• **TASK LIST**:
[1] List the groups that make up the team, according to the project description.
[2] From the project description, extract the passage between "Partnership Formation: The" and "the school district.", inclusive.

• **READING TEXT**:
* Start *
Project Description: This is a partnership project with a school district that aims to transform science teaching and learning at schools toward a more equitable, just, and sustainable future. The team consists of 20 secondary science teachers, five teacher leaders, and university researchers. Each team co-designs and enacts a set of justice-centered curriculum and assessments that facilitate students’ civic engagement. Employing participatory design research, we study both the new possibility of science learning for minoritized students and the processes of building the partnership.

Partnership Formation: The partnership with the school district was brokered by a teacher leader who taught a course in the teacher education program. Researchers leveraged the existing relationship with the teacher. The teacher introduced the researcher (PI) to the superintendent of the school district.
* End *
• **STORED DATA**:
* Start *
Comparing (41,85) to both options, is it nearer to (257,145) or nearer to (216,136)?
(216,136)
* End *
• **RESPONSES IN ORDER**:
[1] 20 secondary science teachers, five teacher leaders, university researchers

[2]
Partnership Formation: The partnership with the school district was brokered by a teacher leader who taught a course in the teacher education program. Researchers leveraged the existing relationship with the teacher. The teacher introduced the researcher (PI) to the superintendent of the school district.